Sadourny (ASM) : "Lopez est le patron du jeu à Clermont"

Comment jugez-vous l’évolution de Camille Lopez (29 ans) ?

« Énorme ! Entre sa première saison, ici à Clermont (2014), et aujourd’hui, il maîtrise toutes les facettes du jeu. C’est l’un des meilleurs ouvreurs en Europe et probablement le meilleur Français ».

Incontournable en équipe de France alors ?

« Tout dépend de ce que l’on recherche. Camille, je le trouve excellent et au-dessus des autres dans l’animation, la vitesse d’exécution et l’alternance. Après, si l’on veut un numéro 10 qui attaque la ligne, fait jouer après lui, il ne faut pas le prendre. A Clermont, par rapport aux défenses et au projet de jeu, c’est le profil idéal. Il n’a pas, par exemple, les mêmes caractéristiques qu’un Beauden Barrett, qui attaque très fort la ligne. Barrett, c’est grand, ça va vite…mais dans l’animation, ce n’est pas Lopez ».

Comment expliquez-vous la difficulté récurrente à installer un ouvreur en équipe de France ?

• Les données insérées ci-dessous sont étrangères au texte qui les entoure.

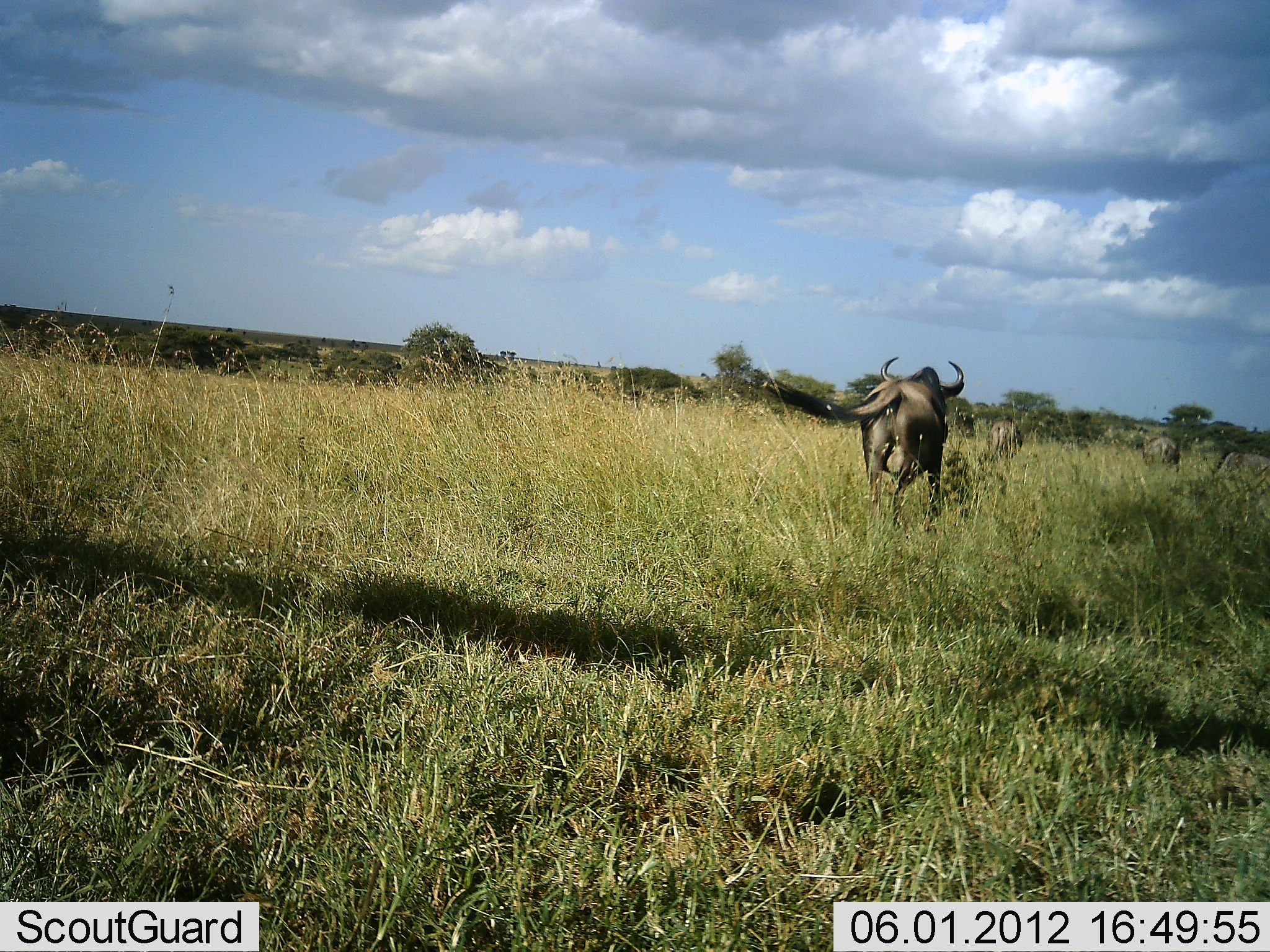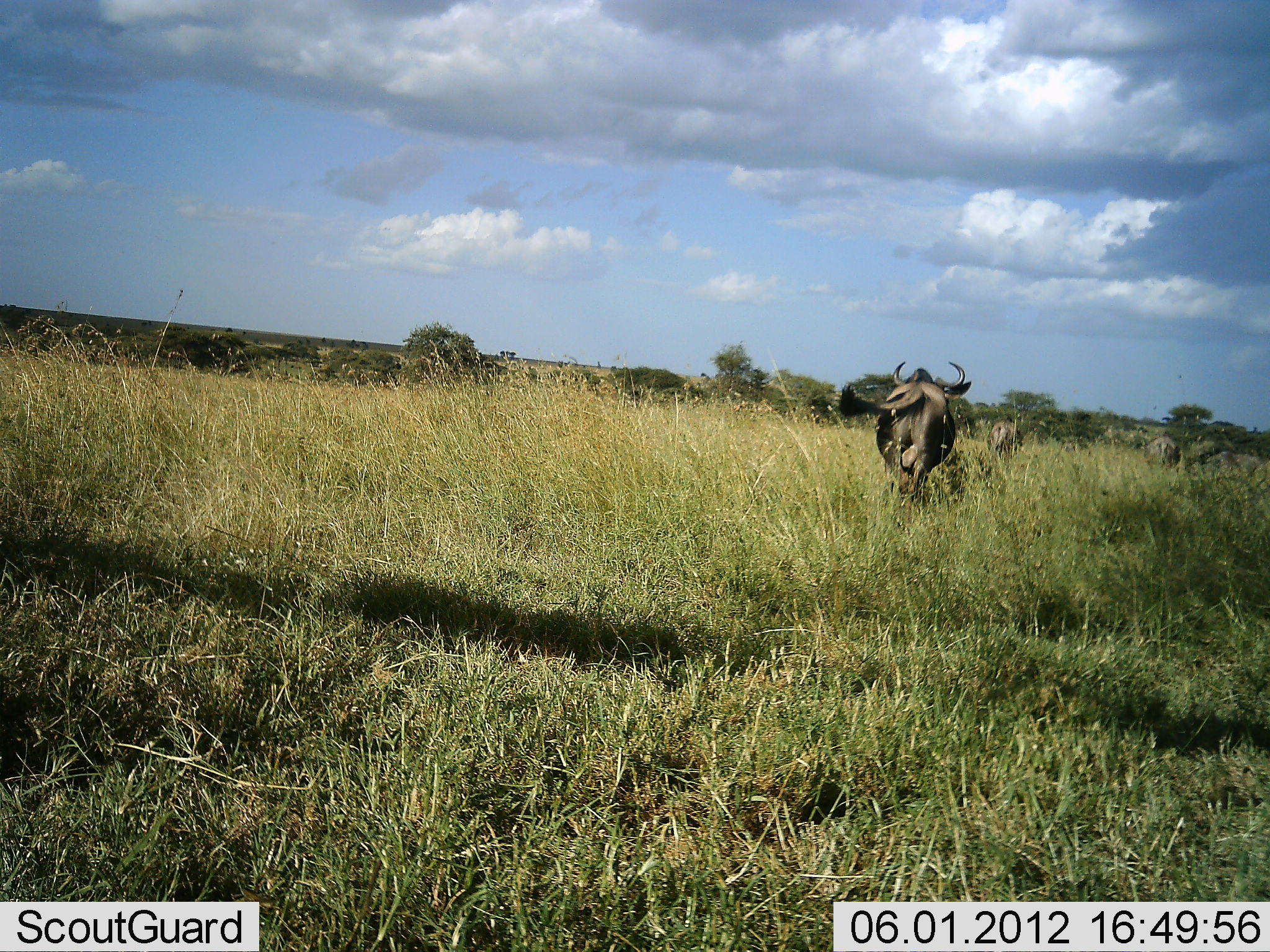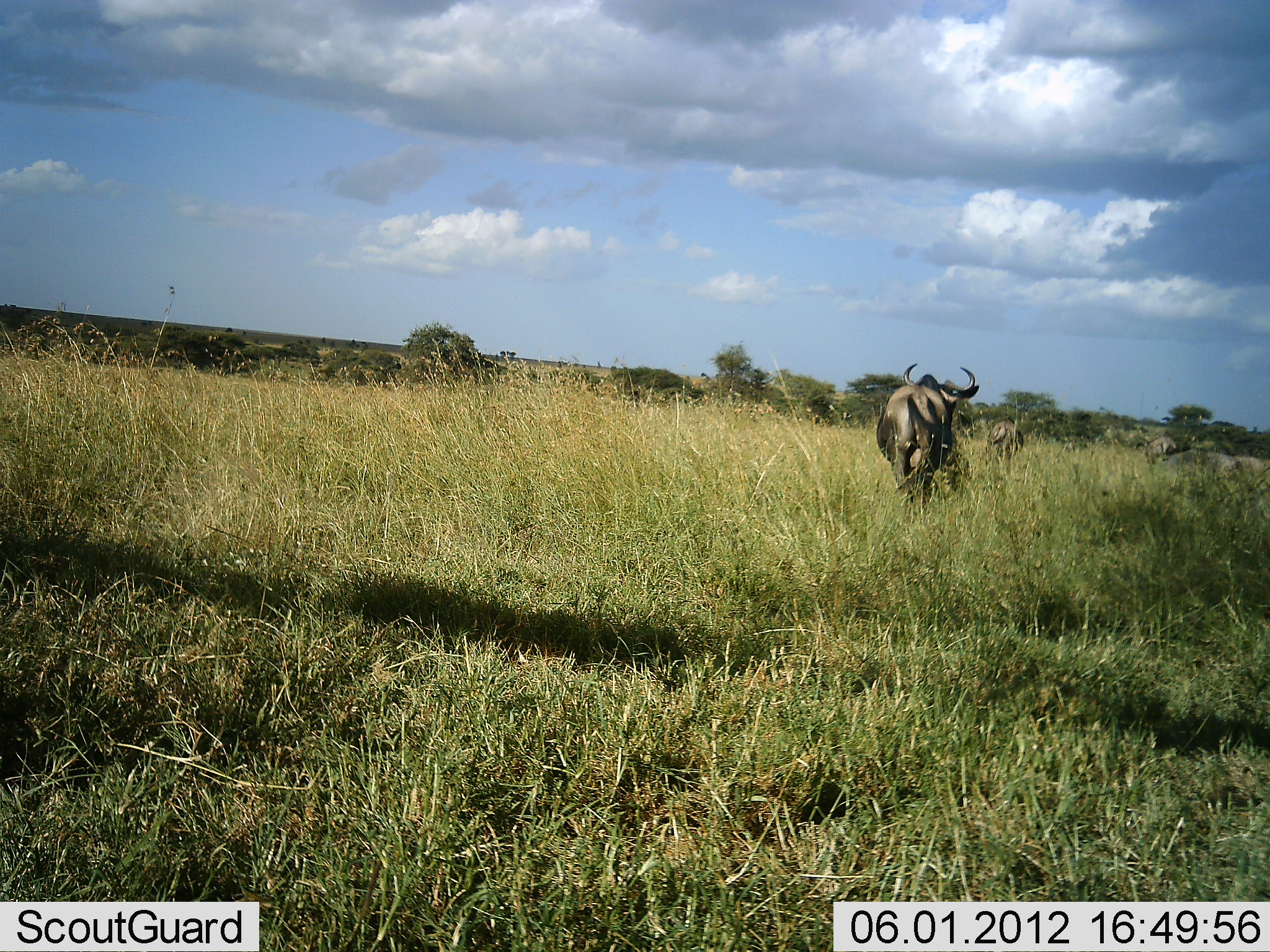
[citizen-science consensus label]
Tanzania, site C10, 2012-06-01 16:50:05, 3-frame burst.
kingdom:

« Le problème c’est de savoir quel 10 pour quel jeu ? Et puis, l’énorme difficulté pour un sélectionneur est liée à la longueur des saisons en France. Entre le premier match, à la mi-août et le dernier en juin, il faudrait qu’un 10 soit bon pendant 11 mois. C’est impossible. Le meilleur en août ne sera pas le meilleur en novembre, ni le meilleur pendant le Tournoi. Si les saisons étaient moins longues, les joueurs seraient moins sujets aux blessures et aux périodes de méforme ».

Vous parliez de caractéristiques différentes, comment évaluez-vous la concurrence pour l’équipe de France ?

« Belleau est celui qui ressemble le plus à Lopez, en plus jeune. Trinh-Duc a plus de qualités athlétiques, il joue beaucoup dans la défense. Là où Camille a pris une nouvelle dimension, c’est sur l’alternance : jeu au pied de pression, d’occupation… Au tout début, c’était plus difficile pour lui. Et il a encore progressé dans la vitesse d’exécution avec une passe exceptionnelle des deux côtés ».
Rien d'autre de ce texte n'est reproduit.